[Instruction]
Pull every line from the material below and reproduce it verbatim, with no changes.

[Provided records]

# # # # #

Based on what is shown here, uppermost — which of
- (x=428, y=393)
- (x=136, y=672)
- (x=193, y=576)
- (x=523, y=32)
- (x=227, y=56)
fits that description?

# # # # #

[Written answer]
Based on what is shown here, uppermost — which of
- (x=428, y=393)
- (x=136, y=672)
- (x=193, y=576)
- (x=523, y=32)
- (x=227, y=56)
fits that description?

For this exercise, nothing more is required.